Und die Diakonisse erzählt: >Hier habe ich als junges Mädchen einmal gestanden. Mein Blick fiel auf einen der Grabsteine. Der Name war verwittert. Aber die Jahreszahlen waren noch zu lesen: 1789-1821. Und da durchfuhr es mich auf einmal: Der Strich zwischen den zwei Zahlen - das war ein ganzes Menschenleben. Nur ein Strich!

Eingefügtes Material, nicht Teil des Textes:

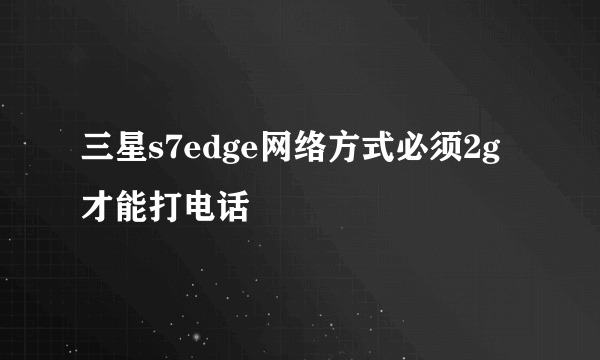 三星s7edge网络方式必须2g才能打电话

Mehr ist unser Leben nicht! Ein Strich zwischen zwei Zahlen - so wenig! Und da ging mir auf, welch eine Verantwortung wir haben - die ungeheure Verantwortung, aus diesem armseligen Strich etwas zu machen ... ja, da habe ich mein Leben dem Heiland übergeben, und ich habe mich entschlossen, dies arme kleine Leben In seinen Dienst zu stellen. So wurde ich Diakonisse...<“

Ich fasse die vier Szenen zusammen, vier Stichworte: Hören, Sehen, Bezeugen, Ein anderer werden. Das war der rote Faden. Es ist das Erleben von zwei oder drei jungen Menschen mit Jesus. Die entscheidende Stunde ihres Lebens.

Für viele Menschen war es auch seitdem die entscheidende Stunde, als sie Jesus begegneten und ihnen aufging: Wir haben den Messias, den Retter gefunden. Amen!